NIST Algorithm Reference
| Algorithm | FIPS | Security Level | Public Key | Private Key | Ciphertext/Sig |
|---|---|---|---|---|---|
| ML-KEM-512 | FIPS 203 | 1 | 800B | 1,632B | 768B |
| ML-KEM-768 | FIPS 203 | 3 | 1,184B | 2,400B | 1,088B |
| ML-KEM-1024 | FIPS 203 | 5 | 1,568B | 3,168B | 1,568B |
| ML-DSA-65 | FIPS 204 | 3 | 1,952B | 4,032B | 3,309B sig |
Supported Package Ecosystems
| Ecosystem | Manifest Files |
|---|---|
| npm / Node.js | package.json, package-lock.json, yarn.lock |
| Python | requirements.txt, Pipfile, pyproject.toml, poetry.lock |
| Maven / Java | pom.xml |
| Gradle / Java | build.gradle, build.gradle.kts |
| NuGet / .NET | *.csproj, packages.config, *.nuspec |
| Rust / Cargo | Cargo.toml, Cargo.lock |
| Go | go.mod, go.sum |
| PHP / Composer | composer.json, composer.lock |
Security Model
Key Storage
Private keys are stored in IndexedDB encrypted with AES-256-GCM. The encryption key is derived from your password using PBKDF2 (100,000 iterations, SHA-256). Keys never leave the browser.
Encryption Pipeline
ML-KEM-768 encapsulates a 256-bit shared secret.

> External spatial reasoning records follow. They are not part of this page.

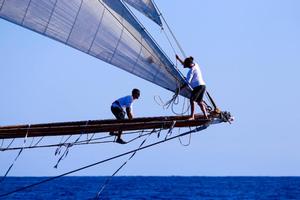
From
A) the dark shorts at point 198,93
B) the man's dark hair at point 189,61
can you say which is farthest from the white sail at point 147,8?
the dark shorts at point 198,93

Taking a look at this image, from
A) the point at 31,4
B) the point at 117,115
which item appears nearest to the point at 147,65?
the point at 117,115

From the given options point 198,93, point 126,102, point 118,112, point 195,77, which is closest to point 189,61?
point 195,77

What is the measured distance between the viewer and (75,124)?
58.5ft

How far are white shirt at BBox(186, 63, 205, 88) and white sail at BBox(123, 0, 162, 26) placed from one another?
1538 mm

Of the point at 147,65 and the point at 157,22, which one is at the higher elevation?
the point at 157,22

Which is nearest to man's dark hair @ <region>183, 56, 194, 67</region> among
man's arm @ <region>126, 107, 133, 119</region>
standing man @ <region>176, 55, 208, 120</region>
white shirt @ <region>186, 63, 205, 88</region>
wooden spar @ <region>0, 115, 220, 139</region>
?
standing man @ <region>176, 55, 208, 120</region>

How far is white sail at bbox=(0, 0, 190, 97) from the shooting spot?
57.2 feet

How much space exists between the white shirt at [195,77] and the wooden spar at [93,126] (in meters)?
0.94

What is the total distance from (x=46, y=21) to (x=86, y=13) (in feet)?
3.49

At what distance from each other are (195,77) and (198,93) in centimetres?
43

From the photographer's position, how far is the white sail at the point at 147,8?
17.8 m

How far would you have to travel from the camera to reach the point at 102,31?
58.3 ft

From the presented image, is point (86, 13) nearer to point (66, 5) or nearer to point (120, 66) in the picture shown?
point (66, 5)

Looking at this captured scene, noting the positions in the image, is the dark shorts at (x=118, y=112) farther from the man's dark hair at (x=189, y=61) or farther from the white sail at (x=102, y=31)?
the man's dark hair at (x=189, y=61)
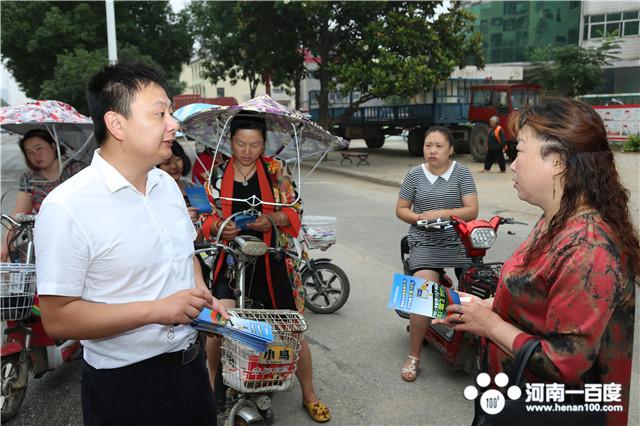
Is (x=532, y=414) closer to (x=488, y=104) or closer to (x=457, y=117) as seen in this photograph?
(x=488, y=104)

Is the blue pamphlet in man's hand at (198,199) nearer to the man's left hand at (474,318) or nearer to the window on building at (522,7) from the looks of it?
the man's left hand at (474,318)

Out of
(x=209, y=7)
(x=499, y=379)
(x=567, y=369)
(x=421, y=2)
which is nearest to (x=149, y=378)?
(x=499, y=379)

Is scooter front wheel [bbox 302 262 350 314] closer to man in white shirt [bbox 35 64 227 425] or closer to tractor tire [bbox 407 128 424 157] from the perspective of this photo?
man in white shirt [bbox 35 64 227 425]

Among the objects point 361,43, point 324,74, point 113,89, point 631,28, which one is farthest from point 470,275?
point 631,28

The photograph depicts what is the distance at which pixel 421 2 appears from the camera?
1869 cm

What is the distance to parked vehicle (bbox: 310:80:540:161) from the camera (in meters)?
18.2

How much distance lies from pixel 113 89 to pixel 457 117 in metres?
19.5

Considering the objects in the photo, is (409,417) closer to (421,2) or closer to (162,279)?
(162,279)

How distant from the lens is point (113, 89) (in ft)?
5.94

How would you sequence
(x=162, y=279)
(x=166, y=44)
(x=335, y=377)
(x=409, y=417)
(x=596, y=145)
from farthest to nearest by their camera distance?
(x=166, y=44) < (x=335, y=377) < (x=409, y=417) < (x=162, y=279) < (x=596, y=145)

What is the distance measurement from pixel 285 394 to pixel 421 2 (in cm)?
1776

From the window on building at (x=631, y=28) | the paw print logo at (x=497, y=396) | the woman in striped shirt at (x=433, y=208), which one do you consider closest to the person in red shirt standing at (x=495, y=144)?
the woman in striped shirt at (x=433, y=208)

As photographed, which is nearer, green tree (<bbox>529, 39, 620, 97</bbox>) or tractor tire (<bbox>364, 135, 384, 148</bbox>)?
tractor tire (<bbox>364, 135, 384, 148</bbox>)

HKDF-SHA-256 derives an AES-256-GCM session key. The file is bulk-encrypted. ML-DSA-65 optionally signs the bundle.
GitHub Tokens
PATs are encrypted with AES-256-GCM in IndexedDB using a vault password. The token value is never displayed in plaintext after saving.
Vulnerability Data
Package names and versions are sent to the public OSV.dev API. No authentication required. Data travels directly from your browser to OSV — no proxy.
CSP
Content Security Policy prevents XSS and restricts network access to only the required APIs (github.com, api.osv.dev, services.nvd.nist.gov).